- **The problem**:
Continue the passage on using nanosensors to test antimicrobial susceptibility, starting after its last sentence.

Method of utilizing nanosensors to measure antimicrobial susceptibility of a microbe to current or potential antibiotics
The identification and administration of an effective antimicrobial agent (antibiotic) is of the utmost importance in both the clinical and research settings. With the emergence of multidrug resistant bacterial strains, such as MRSA, identifying the most effective antibiotic and administering it to the patient in a timely manner is paramount. Current technology requires at least 48 to 72 hours in order to assess a compounds ability to inhibit the growth of a pathogen. During this time period the patient’s condition will continue to worsen, and the physician will often be forced to guess upon the appropriate antibiotic treatment; a practice which leads to the very resistant bacteria strains they are trying to combat. Additionally, the pharmaceutical industry is pressured to create novel fast and sensitive antimicrobial susceptibility assays for testing and discovery of new antibiotics. Novel assays should facilitate high-throughput screening of potential candidates while only requiring small sample volumesin order to reduce the cost associated with these research and development processes.

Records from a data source
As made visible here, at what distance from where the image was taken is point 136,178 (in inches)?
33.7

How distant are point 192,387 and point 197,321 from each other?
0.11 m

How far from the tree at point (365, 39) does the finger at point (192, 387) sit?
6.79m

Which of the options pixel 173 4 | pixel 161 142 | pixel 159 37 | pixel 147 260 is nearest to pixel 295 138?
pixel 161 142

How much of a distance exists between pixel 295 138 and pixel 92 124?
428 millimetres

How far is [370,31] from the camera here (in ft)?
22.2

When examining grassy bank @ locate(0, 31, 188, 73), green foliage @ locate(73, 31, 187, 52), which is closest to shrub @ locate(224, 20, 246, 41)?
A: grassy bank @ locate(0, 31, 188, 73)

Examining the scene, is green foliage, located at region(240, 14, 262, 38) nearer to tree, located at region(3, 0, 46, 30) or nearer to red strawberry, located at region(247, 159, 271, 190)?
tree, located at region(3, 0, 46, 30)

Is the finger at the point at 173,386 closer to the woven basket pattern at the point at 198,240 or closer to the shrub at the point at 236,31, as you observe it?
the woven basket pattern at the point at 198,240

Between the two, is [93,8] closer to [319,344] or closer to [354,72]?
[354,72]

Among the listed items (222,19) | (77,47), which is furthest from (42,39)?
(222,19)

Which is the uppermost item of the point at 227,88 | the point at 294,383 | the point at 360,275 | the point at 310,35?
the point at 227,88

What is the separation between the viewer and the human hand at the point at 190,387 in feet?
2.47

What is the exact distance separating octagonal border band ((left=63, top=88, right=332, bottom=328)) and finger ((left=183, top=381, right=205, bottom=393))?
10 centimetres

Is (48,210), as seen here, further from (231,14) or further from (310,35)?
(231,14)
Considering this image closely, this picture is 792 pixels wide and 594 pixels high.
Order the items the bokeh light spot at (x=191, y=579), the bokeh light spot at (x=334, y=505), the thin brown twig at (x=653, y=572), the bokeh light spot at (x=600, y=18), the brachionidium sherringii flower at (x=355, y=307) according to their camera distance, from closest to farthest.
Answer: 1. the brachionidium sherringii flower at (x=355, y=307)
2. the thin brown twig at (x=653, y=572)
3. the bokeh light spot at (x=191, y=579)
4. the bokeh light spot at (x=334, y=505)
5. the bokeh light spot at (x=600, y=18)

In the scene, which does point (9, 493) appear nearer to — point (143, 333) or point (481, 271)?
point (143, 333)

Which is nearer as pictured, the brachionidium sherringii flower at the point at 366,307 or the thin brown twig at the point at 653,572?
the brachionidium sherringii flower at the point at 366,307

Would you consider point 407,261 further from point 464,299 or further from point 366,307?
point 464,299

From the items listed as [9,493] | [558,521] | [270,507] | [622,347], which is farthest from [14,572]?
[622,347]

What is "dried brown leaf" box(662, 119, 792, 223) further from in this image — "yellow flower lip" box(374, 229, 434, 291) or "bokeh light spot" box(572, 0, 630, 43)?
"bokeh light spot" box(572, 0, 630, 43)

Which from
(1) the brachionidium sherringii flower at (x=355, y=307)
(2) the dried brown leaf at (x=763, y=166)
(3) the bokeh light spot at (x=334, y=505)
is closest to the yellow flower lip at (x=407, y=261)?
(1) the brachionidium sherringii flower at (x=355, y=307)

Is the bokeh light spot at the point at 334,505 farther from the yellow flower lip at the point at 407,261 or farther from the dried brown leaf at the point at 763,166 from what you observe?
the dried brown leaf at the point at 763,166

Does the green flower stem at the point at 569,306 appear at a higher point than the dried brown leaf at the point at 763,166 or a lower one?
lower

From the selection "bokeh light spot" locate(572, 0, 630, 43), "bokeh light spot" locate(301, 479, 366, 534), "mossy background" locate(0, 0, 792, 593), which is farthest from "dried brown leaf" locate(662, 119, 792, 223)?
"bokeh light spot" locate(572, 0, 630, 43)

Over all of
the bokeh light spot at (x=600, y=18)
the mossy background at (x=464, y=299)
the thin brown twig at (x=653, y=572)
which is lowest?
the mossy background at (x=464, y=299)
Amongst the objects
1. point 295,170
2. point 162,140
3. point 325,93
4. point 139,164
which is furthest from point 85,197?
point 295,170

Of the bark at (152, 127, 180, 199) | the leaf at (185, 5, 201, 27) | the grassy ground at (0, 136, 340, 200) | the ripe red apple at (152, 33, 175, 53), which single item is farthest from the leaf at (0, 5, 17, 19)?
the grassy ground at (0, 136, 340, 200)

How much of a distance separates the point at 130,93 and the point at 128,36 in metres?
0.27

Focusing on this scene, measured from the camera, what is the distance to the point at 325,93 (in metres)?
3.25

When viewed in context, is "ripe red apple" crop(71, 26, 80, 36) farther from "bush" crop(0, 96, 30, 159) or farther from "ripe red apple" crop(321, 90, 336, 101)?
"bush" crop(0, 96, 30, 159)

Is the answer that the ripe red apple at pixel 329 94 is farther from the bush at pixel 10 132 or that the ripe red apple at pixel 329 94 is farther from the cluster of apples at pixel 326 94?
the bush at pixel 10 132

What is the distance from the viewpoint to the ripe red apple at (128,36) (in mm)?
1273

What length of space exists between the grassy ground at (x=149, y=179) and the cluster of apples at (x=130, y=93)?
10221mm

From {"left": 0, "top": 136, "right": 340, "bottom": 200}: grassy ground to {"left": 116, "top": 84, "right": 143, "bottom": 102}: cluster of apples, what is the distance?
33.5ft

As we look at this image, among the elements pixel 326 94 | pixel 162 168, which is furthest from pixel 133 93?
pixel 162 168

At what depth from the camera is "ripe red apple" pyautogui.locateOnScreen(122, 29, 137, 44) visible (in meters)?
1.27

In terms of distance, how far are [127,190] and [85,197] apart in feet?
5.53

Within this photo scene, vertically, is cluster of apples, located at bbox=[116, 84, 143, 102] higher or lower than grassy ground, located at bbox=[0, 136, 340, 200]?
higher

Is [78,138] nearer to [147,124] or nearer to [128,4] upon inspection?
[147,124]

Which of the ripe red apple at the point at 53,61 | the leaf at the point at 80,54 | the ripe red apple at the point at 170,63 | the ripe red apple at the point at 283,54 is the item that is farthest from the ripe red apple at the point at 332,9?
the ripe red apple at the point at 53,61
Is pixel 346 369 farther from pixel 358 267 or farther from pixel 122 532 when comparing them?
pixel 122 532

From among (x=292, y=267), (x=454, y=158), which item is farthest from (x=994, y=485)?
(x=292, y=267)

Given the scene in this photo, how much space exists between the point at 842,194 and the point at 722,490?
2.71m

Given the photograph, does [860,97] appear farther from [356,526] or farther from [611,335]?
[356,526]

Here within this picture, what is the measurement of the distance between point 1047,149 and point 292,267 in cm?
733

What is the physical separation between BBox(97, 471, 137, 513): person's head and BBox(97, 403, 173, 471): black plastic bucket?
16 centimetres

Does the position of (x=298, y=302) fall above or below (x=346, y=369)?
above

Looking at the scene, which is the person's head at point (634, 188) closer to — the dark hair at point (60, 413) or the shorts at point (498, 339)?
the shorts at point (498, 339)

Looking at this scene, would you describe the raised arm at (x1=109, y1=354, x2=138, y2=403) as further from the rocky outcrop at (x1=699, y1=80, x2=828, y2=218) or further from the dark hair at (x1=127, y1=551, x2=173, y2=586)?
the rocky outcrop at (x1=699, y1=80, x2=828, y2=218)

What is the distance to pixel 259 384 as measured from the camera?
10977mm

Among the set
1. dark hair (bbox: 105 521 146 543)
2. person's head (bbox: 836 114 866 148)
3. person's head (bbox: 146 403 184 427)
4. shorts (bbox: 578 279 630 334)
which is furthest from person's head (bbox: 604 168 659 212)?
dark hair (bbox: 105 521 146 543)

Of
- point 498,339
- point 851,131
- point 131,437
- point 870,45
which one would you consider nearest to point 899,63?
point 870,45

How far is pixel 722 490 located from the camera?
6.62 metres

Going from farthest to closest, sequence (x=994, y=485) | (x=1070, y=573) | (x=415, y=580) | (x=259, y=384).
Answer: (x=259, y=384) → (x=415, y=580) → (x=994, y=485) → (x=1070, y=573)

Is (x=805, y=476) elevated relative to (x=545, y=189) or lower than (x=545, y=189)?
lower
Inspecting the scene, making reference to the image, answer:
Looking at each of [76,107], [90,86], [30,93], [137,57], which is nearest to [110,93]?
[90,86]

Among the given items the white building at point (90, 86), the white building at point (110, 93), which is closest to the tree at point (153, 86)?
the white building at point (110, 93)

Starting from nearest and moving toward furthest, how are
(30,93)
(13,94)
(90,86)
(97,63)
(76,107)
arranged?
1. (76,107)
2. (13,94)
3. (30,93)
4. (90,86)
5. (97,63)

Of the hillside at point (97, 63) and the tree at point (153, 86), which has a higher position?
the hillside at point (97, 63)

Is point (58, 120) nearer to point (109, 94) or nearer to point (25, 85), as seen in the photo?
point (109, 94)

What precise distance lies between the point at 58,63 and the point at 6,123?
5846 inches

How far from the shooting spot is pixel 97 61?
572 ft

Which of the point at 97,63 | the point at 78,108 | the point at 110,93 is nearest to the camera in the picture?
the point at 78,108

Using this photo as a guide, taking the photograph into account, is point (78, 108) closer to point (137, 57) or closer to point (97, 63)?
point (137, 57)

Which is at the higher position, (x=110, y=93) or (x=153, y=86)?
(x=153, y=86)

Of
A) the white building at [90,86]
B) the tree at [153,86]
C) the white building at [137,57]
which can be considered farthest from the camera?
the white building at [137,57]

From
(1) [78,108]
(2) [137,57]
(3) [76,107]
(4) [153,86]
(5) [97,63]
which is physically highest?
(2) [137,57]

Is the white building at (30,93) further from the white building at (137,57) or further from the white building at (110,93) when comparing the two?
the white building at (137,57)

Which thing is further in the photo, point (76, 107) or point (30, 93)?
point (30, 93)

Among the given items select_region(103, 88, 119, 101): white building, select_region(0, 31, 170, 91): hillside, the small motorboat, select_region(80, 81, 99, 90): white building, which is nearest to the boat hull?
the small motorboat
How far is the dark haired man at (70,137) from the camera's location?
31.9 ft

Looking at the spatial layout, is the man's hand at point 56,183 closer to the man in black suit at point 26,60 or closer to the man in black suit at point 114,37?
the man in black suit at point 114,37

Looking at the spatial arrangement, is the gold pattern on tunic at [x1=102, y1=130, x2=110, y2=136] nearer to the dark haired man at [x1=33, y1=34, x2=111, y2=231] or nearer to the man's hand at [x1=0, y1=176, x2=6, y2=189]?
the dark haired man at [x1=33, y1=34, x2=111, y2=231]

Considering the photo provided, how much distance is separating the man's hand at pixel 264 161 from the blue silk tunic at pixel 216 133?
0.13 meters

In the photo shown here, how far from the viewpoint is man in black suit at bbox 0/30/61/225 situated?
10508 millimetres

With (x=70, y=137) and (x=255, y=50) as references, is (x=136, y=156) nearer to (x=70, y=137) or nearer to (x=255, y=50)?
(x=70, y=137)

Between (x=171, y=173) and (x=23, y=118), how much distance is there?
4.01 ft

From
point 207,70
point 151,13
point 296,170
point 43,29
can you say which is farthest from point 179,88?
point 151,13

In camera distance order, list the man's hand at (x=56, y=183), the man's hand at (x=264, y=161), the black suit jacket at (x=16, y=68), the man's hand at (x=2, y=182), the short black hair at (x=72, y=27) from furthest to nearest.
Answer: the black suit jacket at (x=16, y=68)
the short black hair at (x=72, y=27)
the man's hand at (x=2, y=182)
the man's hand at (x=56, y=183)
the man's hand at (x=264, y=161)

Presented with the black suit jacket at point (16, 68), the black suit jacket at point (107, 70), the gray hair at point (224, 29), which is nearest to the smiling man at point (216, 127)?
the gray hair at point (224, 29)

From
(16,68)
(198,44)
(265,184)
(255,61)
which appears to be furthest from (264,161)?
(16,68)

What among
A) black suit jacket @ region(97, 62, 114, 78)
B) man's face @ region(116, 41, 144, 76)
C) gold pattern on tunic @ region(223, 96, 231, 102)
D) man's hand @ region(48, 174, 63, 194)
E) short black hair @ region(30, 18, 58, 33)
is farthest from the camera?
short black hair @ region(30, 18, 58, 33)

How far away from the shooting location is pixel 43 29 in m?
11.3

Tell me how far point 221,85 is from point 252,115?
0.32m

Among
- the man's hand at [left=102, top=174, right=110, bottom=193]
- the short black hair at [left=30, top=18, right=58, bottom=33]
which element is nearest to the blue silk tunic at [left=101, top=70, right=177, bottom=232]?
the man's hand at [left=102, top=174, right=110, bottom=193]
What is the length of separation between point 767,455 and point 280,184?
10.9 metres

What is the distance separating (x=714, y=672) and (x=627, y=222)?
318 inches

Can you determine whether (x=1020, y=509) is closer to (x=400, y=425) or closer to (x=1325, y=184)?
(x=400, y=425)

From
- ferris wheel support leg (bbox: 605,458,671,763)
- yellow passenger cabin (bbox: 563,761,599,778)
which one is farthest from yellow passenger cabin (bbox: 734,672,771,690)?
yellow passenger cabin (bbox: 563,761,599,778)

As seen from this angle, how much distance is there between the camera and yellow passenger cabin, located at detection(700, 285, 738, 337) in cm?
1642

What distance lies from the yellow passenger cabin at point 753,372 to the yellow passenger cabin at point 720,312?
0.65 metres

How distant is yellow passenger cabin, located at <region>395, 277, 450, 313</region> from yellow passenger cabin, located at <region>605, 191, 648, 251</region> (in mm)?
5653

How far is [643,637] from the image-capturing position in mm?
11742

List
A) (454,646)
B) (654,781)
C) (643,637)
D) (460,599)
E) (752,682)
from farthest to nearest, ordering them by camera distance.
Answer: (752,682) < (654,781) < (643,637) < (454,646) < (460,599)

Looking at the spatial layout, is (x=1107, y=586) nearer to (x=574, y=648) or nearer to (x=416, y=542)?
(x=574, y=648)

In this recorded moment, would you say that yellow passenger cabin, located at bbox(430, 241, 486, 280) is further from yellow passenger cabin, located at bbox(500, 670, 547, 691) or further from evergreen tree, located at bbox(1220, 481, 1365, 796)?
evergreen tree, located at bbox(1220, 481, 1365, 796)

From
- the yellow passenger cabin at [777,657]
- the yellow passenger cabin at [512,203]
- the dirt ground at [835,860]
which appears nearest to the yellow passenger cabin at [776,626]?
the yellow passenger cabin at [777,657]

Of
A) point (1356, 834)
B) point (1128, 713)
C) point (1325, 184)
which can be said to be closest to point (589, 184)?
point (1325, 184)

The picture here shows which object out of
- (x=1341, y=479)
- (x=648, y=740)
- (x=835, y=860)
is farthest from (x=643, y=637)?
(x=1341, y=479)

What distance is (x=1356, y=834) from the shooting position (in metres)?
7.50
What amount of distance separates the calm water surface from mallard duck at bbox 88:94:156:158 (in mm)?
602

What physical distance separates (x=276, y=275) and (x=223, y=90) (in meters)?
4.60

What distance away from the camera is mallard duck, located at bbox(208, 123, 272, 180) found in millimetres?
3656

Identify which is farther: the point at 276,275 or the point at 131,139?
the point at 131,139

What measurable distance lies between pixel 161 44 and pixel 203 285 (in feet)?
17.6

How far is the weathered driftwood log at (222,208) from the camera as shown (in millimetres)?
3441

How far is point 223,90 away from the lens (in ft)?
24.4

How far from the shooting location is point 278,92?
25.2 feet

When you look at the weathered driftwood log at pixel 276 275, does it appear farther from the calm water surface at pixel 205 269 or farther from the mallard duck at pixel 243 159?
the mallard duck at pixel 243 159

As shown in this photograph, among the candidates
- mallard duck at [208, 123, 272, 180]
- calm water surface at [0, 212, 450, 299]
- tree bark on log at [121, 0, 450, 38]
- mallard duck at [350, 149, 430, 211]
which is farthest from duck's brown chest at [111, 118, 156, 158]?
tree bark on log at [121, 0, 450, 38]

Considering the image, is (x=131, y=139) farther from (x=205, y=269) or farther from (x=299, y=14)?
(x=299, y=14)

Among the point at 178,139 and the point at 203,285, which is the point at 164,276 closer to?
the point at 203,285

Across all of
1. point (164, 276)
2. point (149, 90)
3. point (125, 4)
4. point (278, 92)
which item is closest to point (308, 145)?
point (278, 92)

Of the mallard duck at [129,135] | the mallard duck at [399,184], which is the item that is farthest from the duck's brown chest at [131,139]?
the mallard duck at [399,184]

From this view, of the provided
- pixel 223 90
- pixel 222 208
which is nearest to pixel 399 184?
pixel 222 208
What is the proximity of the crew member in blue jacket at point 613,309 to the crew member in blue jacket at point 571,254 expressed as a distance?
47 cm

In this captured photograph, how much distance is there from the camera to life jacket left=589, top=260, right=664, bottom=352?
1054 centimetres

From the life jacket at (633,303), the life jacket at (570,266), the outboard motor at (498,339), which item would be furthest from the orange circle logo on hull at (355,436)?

- **Exercise result**:
Rather than monitoring the cells doubling time like traditional antimicrobial susceptibility assays, University of Central Florida researchers have chosen to measure a nutrient utilized by the bacteria in its surrounding media. The idea being that when that nutrient is actively utilized by healthy growing bacteria said nutrient’s concentration will be reduced. When the cell’s growth is inhibited by a compound, the nutrient’s consumption will slow. The presence of the nutrient is all the while measured by a highly keen nanosensor, leading to an assay able to determine the most effective compound to combat the pathogen within less than 24 hours.
- Ability to ascertain an antimicrobial’s effectiveness against a pathogen within 24 hours
- Can be utilized for bacterial pathogens and higher eukaryotic cells
- Is a simplified process which can be utilized by those not experts in the art
- Only small volumes of samples are required to detect changes in growth
- The nanosensor and its reagents could be designed into a kit for distribution to clinical laboratory departments in hospitals or into a novel high-throughput screening processes for pharmaceutical R&D facilities.